Text block:
Background information
- Born: Christopher Lund Nissen 31 January 1992 (age 34) Frederiksberg, Capital Region, Denmark
- Genres: Pop
- Occupations: Singer, songwriter
- Instruments: Vocals, guitar, piano
- Years active: 2011 – present
- Labels: EMI Denmark, Parlophone, Warner Music Denmark
- Website: christophermusic.dk

= Christopher (singer) =

Danish singer

Christopher Lund Nissen (/da/; born 31 January 1992) is a Danish singer from Copenhagen, signed to EMI Denmark. In November 2012, he won an award at the Danish Music Awards 2012. He was awarded New Thinker of the Year (Årets nytænker), given by Spotify as an innovation prize. Christopher has released five albums, the debut Colours (2012), followed by Told You So (2014), Closer (2016), Under the Surface (2019) and My Blood (2021). Christopher's songs include "Against the Odds", "Nothing in Common", "Told You So", "CPH Girls" and "I Won't Let You Down".

==Career==
Christopher started singing covers of other singers' songs. His debut single was "Against the Odds", co-written by Kay & Ndustry, Kasper Larsen, Ole Brodersen, Curtis Richa and Johan Wetterberg, and produced by Kay & Ndustry and GL Music's Lasse Lindorff. It was released in September 2011, reaching number 23 on the Danish Singles Chart. The accompanying music video is directed by Nicolas Tobias Følsgaard and Jonas Lodahl Andersen. His follow-up single "Nothing in Common" entered the Danish Singles Chart at number 5 in 2012. His debut album Colours was released in 2013. Christopher's third studio album Closer was released on 15 April 2016. "I Won't Let You Down" featuring Bekuh Boom become a number 1 in Denmark and the track "Limousine" with the artist Madcon.

==Personal life==
He was born in Frederiksberg, but later moved to Amager, Denmark with his parents and younger brother Oliver. In 2012 Christopher moved in with his girlfriend, Danish singer Medina. The couple later split up. In 2014, he began a relationship with Danish model Cecilie Haugaard. The couple married in June 2019. The pair welcomed their first child, a daughter named Noelle, in 2021. In 2023, Haugaard gave birth to the couple's second child, a daughter.

Record excerpts:
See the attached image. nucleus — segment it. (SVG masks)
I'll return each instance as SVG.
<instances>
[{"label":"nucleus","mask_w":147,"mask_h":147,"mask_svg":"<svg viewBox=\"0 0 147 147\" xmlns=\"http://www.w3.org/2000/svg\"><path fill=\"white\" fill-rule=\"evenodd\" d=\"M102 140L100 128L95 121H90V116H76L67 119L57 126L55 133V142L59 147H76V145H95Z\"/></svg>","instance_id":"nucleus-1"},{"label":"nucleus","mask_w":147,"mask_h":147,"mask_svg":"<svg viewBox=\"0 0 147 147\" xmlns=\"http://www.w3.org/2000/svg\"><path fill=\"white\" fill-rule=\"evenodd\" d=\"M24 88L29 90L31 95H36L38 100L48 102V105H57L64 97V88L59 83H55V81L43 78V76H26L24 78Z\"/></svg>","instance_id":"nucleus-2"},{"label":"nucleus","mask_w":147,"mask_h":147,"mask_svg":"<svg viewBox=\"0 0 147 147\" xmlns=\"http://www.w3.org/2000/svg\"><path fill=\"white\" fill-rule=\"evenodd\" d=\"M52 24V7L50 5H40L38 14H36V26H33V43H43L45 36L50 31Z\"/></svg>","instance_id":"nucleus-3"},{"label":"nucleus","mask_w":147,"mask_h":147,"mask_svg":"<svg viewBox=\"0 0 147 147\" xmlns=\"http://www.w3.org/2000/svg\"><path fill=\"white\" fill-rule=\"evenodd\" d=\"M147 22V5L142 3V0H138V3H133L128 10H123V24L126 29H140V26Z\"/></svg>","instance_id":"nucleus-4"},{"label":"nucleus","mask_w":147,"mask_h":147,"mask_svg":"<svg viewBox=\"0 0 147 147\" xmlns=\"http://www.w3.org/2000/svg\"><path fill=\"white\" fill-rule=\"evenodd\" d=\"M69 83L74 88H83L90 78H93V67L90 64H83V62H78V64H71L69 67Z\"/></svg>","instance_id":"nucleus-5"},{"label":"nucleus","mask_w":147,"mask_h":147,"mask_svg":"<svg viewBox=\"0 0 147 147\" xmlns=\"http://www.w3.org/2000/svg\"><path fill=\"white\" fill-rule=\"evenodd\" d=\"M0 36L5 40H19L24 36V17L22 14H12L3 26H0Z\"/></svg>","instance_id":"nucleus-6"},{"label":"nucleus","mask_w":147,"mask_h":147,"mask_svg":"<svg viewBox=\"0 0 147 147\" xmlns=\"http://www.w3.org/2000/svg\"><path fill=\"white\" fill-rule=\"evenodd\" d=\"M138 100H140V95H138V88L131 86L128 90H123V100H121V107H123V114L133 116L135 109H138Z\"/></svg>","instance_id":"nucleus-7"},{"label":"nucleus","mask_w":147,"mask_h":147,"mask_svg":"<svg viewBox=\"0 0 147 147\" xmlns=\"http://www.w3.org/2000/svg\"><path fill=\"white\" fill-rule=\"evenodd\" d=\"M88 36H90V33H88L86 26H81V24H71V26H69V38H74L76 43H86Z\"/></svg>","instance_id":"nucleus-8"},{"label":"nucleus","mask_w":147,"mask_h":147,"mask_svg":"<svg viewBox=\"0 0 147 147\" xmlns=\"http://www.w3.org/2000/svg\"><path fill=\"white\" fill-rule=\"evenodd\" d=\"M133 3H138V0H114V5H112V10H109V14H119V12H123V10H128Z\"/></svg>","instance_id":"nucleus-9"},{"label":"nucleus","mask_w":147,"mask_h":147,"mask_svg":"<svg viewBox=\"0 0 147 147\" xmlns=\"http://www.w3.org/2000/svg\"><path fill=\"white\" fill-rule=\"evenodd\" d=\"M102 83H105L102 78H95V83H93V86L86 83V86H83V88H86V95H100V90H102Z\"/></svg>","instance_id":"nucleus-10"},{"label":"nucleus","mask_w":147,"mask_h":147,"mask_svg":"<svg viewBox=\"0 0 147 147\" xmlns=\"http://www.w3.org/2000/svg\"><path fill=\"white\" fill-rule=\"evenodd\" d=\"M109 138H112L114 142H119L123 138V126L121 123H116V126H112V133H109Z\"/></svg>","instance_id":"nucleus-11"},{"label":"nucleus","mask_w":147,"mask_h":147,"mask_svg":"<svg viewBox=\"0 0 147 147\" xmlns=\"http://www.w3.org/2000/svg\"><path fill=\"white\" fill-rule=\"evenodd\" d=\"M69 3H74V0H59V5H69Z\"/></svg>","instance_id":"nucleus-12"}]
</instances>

Try it:
Please continue the text about the Danish singer Christopher from where it stops. The rows have nothing to do with what follows.

Task output:
==Discography==
===Albums===
====Studio albums====

| Title | Details | Peak chart positions |  | Certifications |
| DEN | KOR |
| Colours | Released: 19 March 2012; Label: EMI; Format: CD, digital download; | 4 | — | IFPI DEN: Platinum; |
| Told You So | Released: 24 March 2014; Label: Parlophone; Format: CD, digital download; | 2 | — | IFPI: 2× Platinum; |
| Closer | Released: 15 April 2016; Label: Parlophone; Format: CD, digital download; | 1 | 74 | IFPI: Platinum; |
| Under the Surface | Released: 22 February 2019; Label: Parlophone; Format: CD, digital download; | 5 | — | IFPI: Platinum; |
| My Blood | Released: 26 March 2021; Label: Parlophone; Format: CD, digital download; | 20 | — | IFPI: Gold; |
| Fools Gold | Released: 2 May 2025; Label: Warner Music Denmark; Format: CD, digital download; | 6 | — | IFPI: Gold; |

====Soundtrack albums====

| Title | Details | Peak chart positions | Certifications |
DEN
| A Beautiful Life | Released: 2 June 2023; Label: Parlophone, Warner Music Denmark; Format: digital download; | 1 | IFPI: Platinum; |
| A Beautiful Real Life | Released: 29 August 2025; Label: Christopher, Warner Music Denmark; Format: digital download; | 18 |  |

===Singles===
====As lead artist====

Title: Year; Peak chart positions; Certifications; Album
DEN: KOR; SWE
"Against the Odds": 2011; 23; —; —; IFPI: Gold;; Colours
"Nothing in Common": 2012; 5; —; —; IFPI: Platinum;
"Mine, Mine, Mine": —; —; —; IFPI: Platinum;
"Colours" (featuring Frida Amundsen): 19; —; —; IFPI: Gold;
"We Should Be" (demo): 2013; 15; —; —; Told You So (bonus track)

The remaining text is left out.